Waiver from charter ban
As of now Musharraf is "president" because he decreed himself so as
a result of a referendum held before the legislative elections of 2002, which
were deemed by international observers and Musharraf's friends in the US State
Department as "flawed".
Then, too, Musharraf did not seek election under the terms of the constitution
and gave himself a waiver from the constitutional bar on employees of the state
(a concept that includes serving military officers) holding elective office.
Musharraf's term of office, if it can be called that given that he secured the
position by fiat and not by election, ends on November 16, 2007. His manoeuvre
is an attempt to ensure that he remains president without having to seek election
from legislatures elected by the people.
Official spokesmen claim that Musharraf's "term as president" would
end a week before the completion of the five-year term of the present assemblies
on November 16.
Therefore, if the next presidential election is held between September and October
2007 then the outgoing assemblies can rubber-stamp Musharraf as president without
risking a proper election.
Such quasi-legal manoeuvres have been used by Pakistan's military rulers since
the country's first coup in 1958. But legitimacy is a political, not a technical,
matter. Even after the rubber stamping by an emasculated parliament and weakened
provincial legislatures it is doubtful whether Musharraf can overcome his regime's
crisis of legitimacy.
In fact, if history is any guide, Pakistan's coup makers have always become
politically weaker after manipulating themselves into a second term.
Rigged referendum
The pattern of Pakistan's coup makers has been that the general seizing power
rules for a few years with the help of a Supreme Court judgment approving his
military takeover followed by a first presidential term based on a rigged referendum.
This is followed by a presidential election of some sort, with minimal pretense
of genuine democracy and political contestation, and it is at this stage that
the absence of legitimacy of the ruler comes to the fore.
Field Marshal Ayoub Khan sought "re-election' through Basic Democrats,
an electoral college of 80,000 local council members. He had hoped for a walkover
but had to rig even that poll when the sister of Pakistan's founder, the late
Mohtarma Fatima Jinnah, challenged Ayoub Khan as the combined opposition candidate
and showed her popular support at huge public rallies.

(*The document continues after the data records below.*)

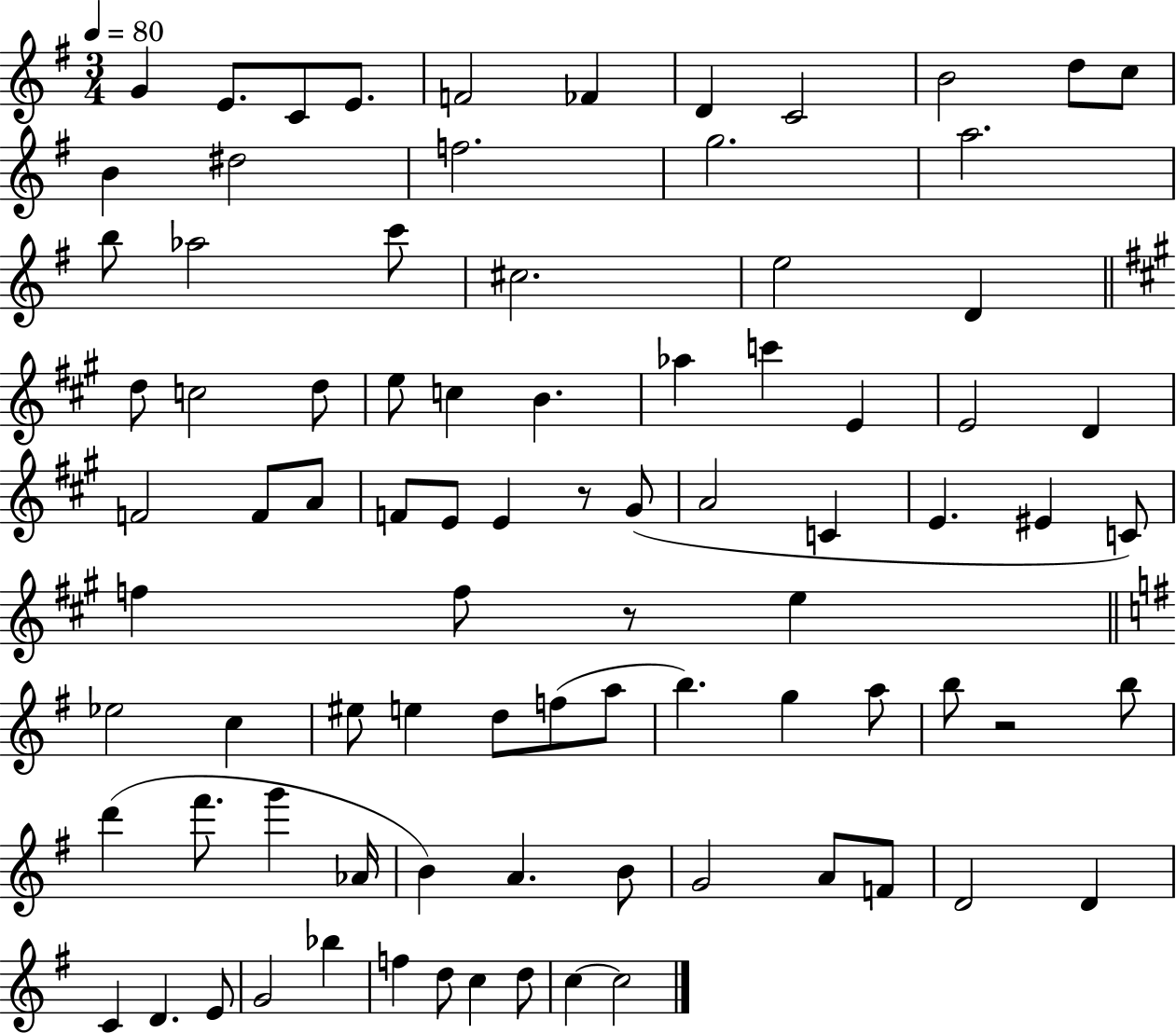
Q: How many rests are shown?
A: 3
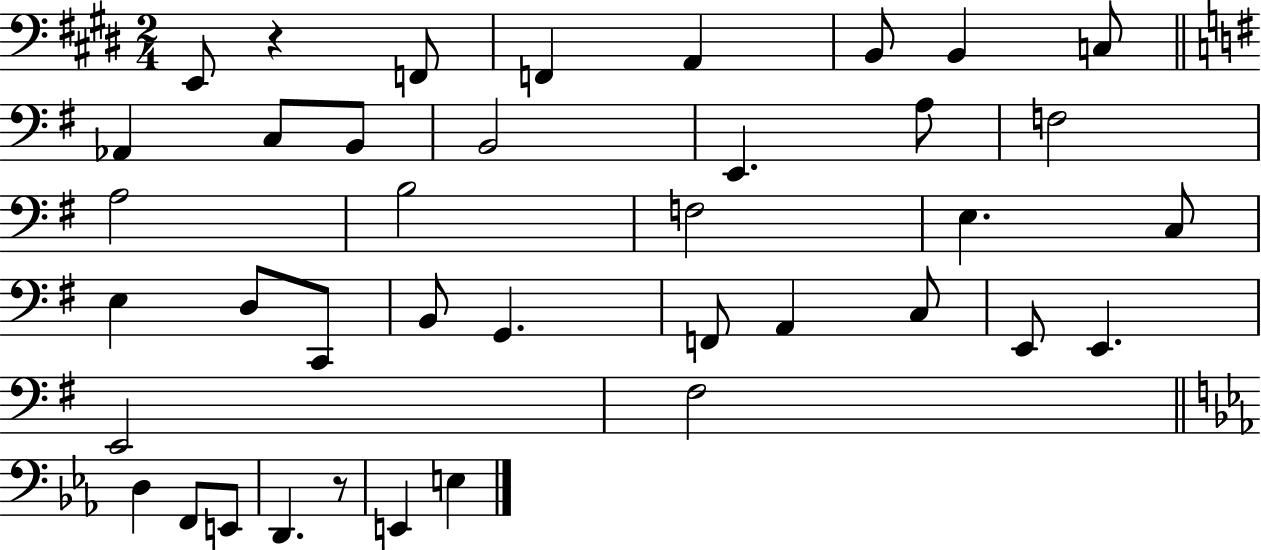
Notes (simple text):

E2/e R/q F2/e F2/q A2/q B2/e B2/q C3/e Ab2/q C3/e B2/e B2/h E2/q. A3/e F3/h A3/h B3/h F3/h E3/q. C3/e E3/q D3/e C2/e B2/e G2/q. F2/e A2/q C3/e E2/e E2/q. E2/h F#3/h D3/q F2/e E2/e D2/q. R/e E2/q E3/q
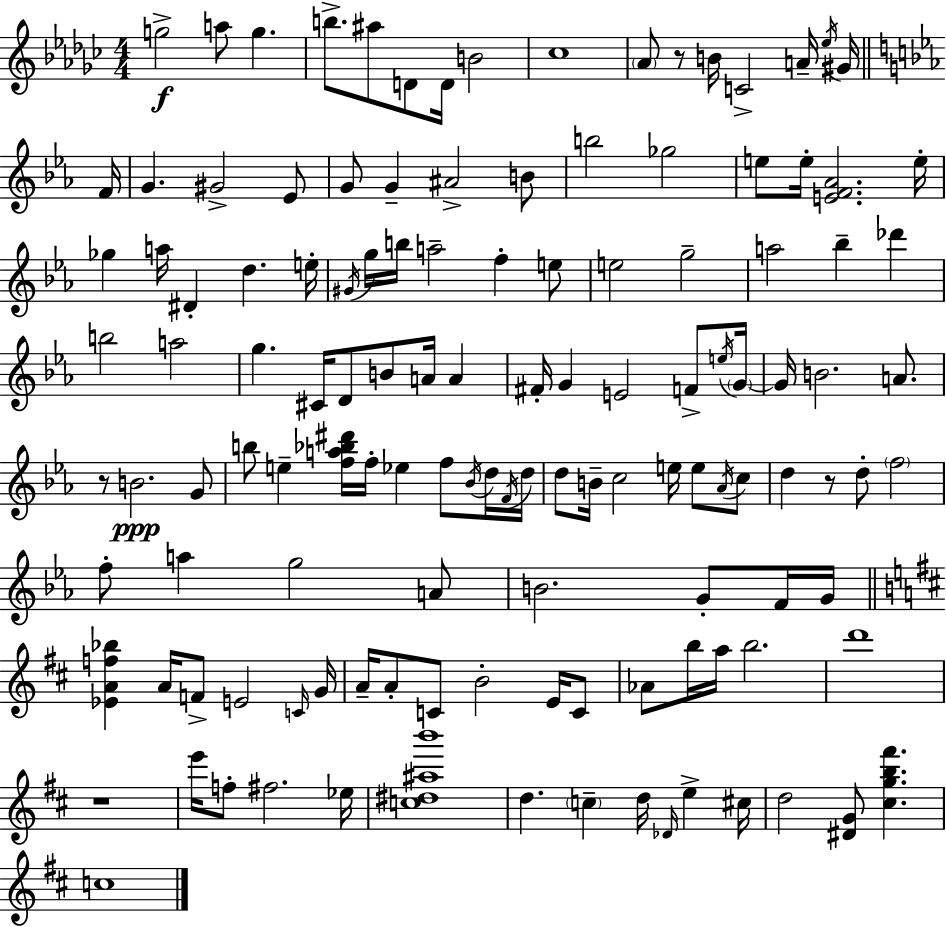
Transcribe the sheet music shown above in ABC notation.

X:1
T:Untitled
M:4/4
L:1/4
K:Ebm
g2 a/2 g b/2 ^a/2 D/2 D/4 B2 _c4 _A/2 z/2 B/4 C2 A/4 _e/4 ^G/4 F/4 G ^G2 _E/2 G/2 G ^A2 B/2 b2 _g2 e/2 e/4 [EF_A]2 e/4 _g a/4 ^D d e/4 ^G/4 g/4 b/4 a2 f e/2 e2 g2 a2 _b _d' b2 a2 g ^C/4 D/2 B/2 A/4 A ^F/4 G E2 F/2 e/4 G/4 G/4 B2 A/2 z/2 B2 G/2 b/2 e [fa_b^d']/4 f/4 _e f/2 _B/4 d/4 F/4 d/4 d/2 B/4 c2 e/4 e/2 _A/4 c/2 d z/2 d/2 f2 f/2 a g2 A/2 B2 G/2 F/4 G/4 [_EAf_b] A/4 F/2 E2 C/4 G/4 A/4 A/2 C/2 B2 E/4 C/2 _A/2 b/4 a/4 b2 d'4 z4 e'/4 f/2 ^f2 _e/4 [c^d^ab']4 d c d/4 _D/4 e ^c/4 d2 [^DG]/2 [^cgb^f'] c4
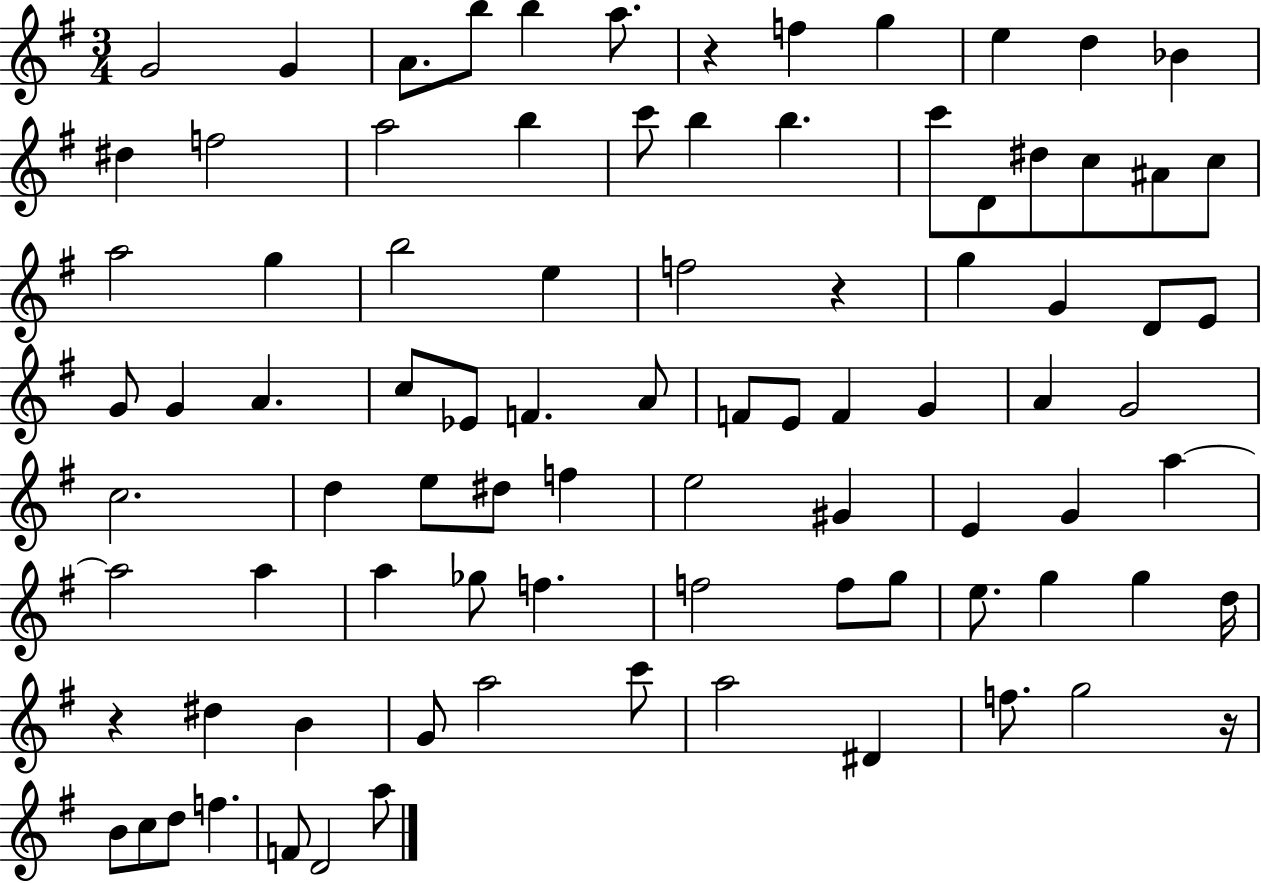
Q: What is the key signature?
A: G major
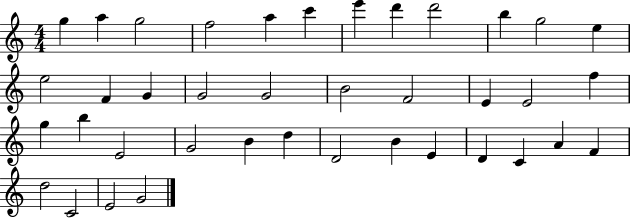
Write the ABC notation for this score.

X:1
T:Untitled
M:4/4
L:1/4
K:C
g a g2 f2 a c' e' d' d'2 b g2 e e2 F G G2 G2 B2 F2 E E2 f g b E2 G2 B d D2 B E D C A F d2 C2 E2 G2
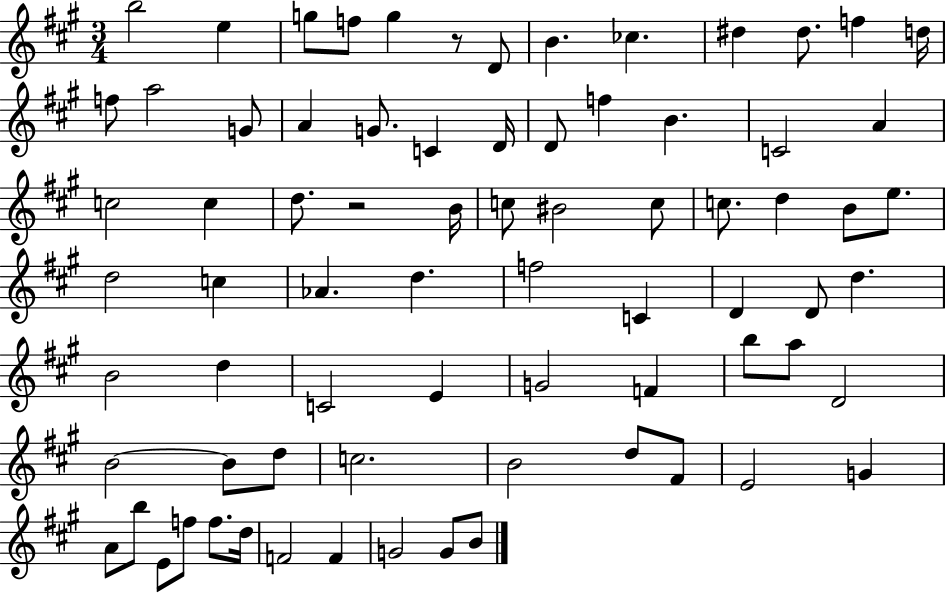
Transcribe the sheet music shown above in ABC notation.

X:1
T:Untitled
M:3/4
L:1/4
K:A
b2 e g/2 f/2 g z/2 D/2 B _c ^d ^d/2 f d/4 f/2 a2 G/2 A G/2 C D/4 D/2 f B C2 A c2 c d/2 z2 B/4 c/2 ^B2 c/2 c/2 d B/2 e/2 d2 c _A d f2 C D D/2 d B2 d C2 E G2 F b/2 a/2 D2 B2 B/2 d/2 c2 B2 d/2 ^F/2 E2 G A/2 b/2 E/2 f/2 f/2 d/4 F2 F G2 G/2 B/2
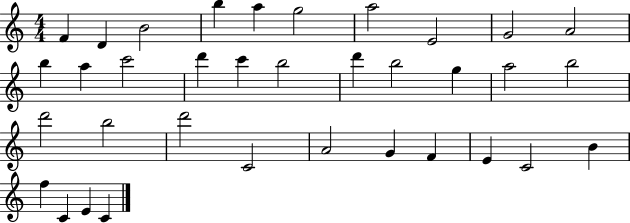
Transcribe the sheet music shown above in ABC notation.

X:1
T:Untitled
M:4/4
L:1/4
K:C
F D B2 b a g2 a2 E2 G2 A2 b a c'2 d' c' b2 d' b2 g a2 b2 d'2 b2 d'2 C2 A2 G F E C2 B f C E C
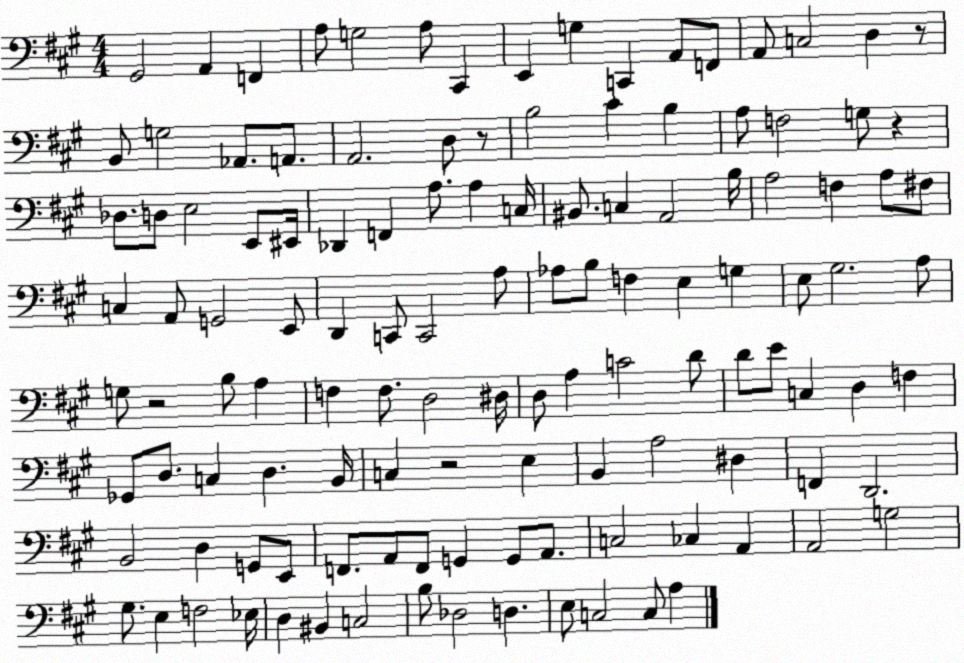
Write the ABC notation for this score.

X:1
T:Untitled
M:4/4
L:1/4
K:A
^G,,2 A,, F,, A,/2 G,2 A,/2 ^C,, E,, G, C,, A,,/2 F,,/2 A,,/2 C,2 D, z/2 B,,/2 G,2 _A,,/2 A,,/2 A,,2 D,/2 z/2 B,2 ^C B, A,/2 F,2 G,/2 z _D,/2 D,/2 E,2 E,,/2 ^E,,/4 _D,, F,, A,/2 A, C,/4 ^B,,/2 C, A,,2 B,/4 A,2 F, A,/2 ^F,/2 C, A,,/2 G,,2 E,,/2 D,, C,,/2 C,,2 A,/2 _A,/2 B,/2 F, E, G, E,/2 ^G,2 A,/2 G,/2 z2 B,/2 A, F, F,/2 D,2 ^D,/4 D,/2 A, C2 D/2 D/2 E/2 C, D, F, _G,,/2 D,/2 C, D, B,,/4 C, z2 E, B,, A,2 ^D, F,, D,,2 B,,2 D, G,,/2 E,,/2 F,,/2 A,,/2 F,,/2 G,, G,,/2 A,,/2 C,2 _C, A,, A,,2 G,2 ^G,/2 E, F,2 _E,/4 D, ^B,, C,2 B,/2 _D,2 D, E,/2 C,2 C,/2 A,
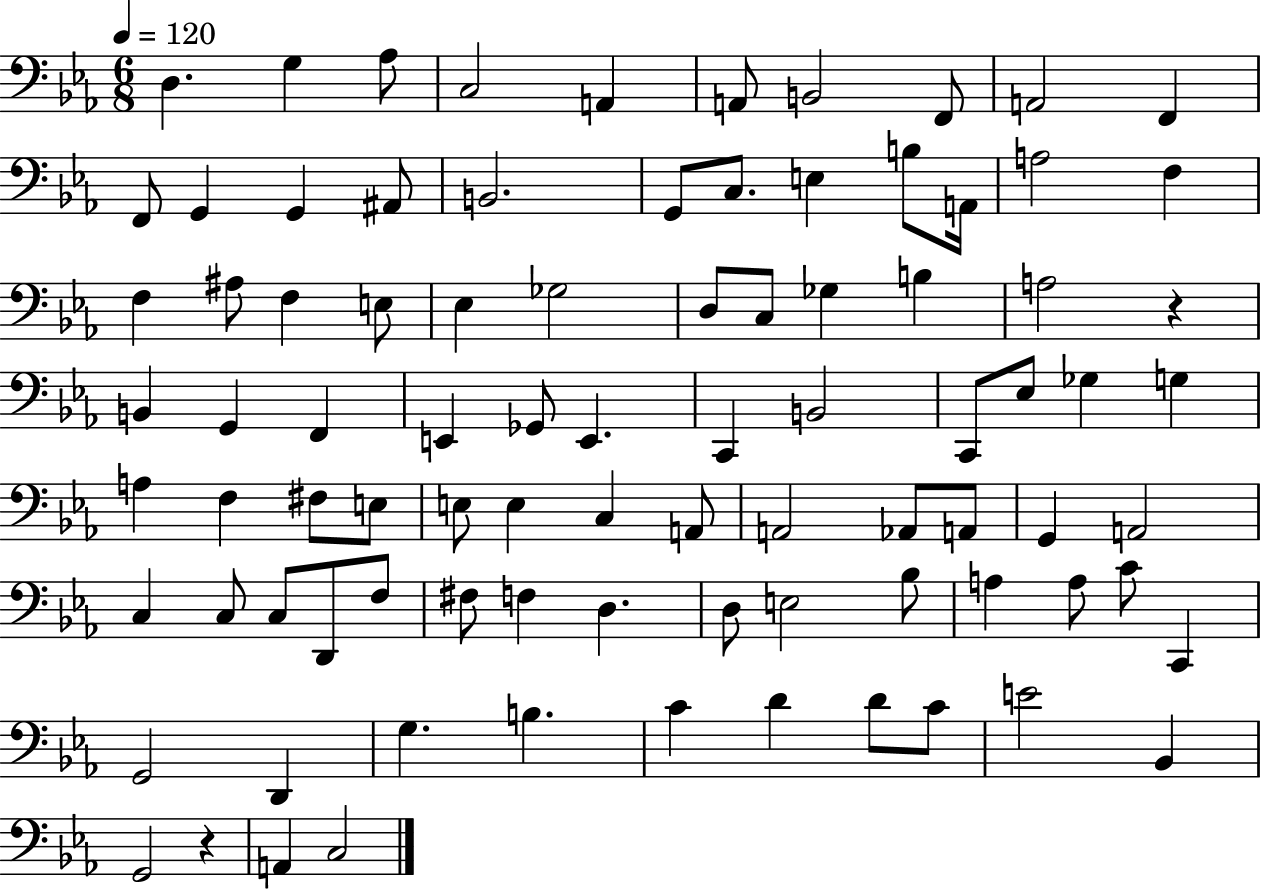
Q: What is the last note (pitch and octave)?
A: C3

General Zia-ul Haq ruled from 1977 to 1984 on the strength of his coup d'etat
and gave himself a 5-year term through a referendum that hardly anybody bothered
to vote in.
But a relatively free election, albeit on non-party basis, returned a parliament
in 1985 that did cramp Zia's style, leading to its premature dissolution three
years later.
Popular support for Fatima Jinnah and the refusal of Zia-ul Haq's protege Mohammad
Khan Junejo to be his puppet showed that Pakistan's politicians might be too
weak to remove military rulers from power but they can withhold legitimacy from
the rulers.
Like Ayoub Khan and Zia-ul Haq before him, Musharraf remains fearful that once
he becomes a civilian and takes off his general's uniform, he will be susceptible
to coups d'etat like all civilian rulers of Pakistan.
But by failing to chart a new course Musharraf is setting himself for the same
failures that were faced by his military predecessors.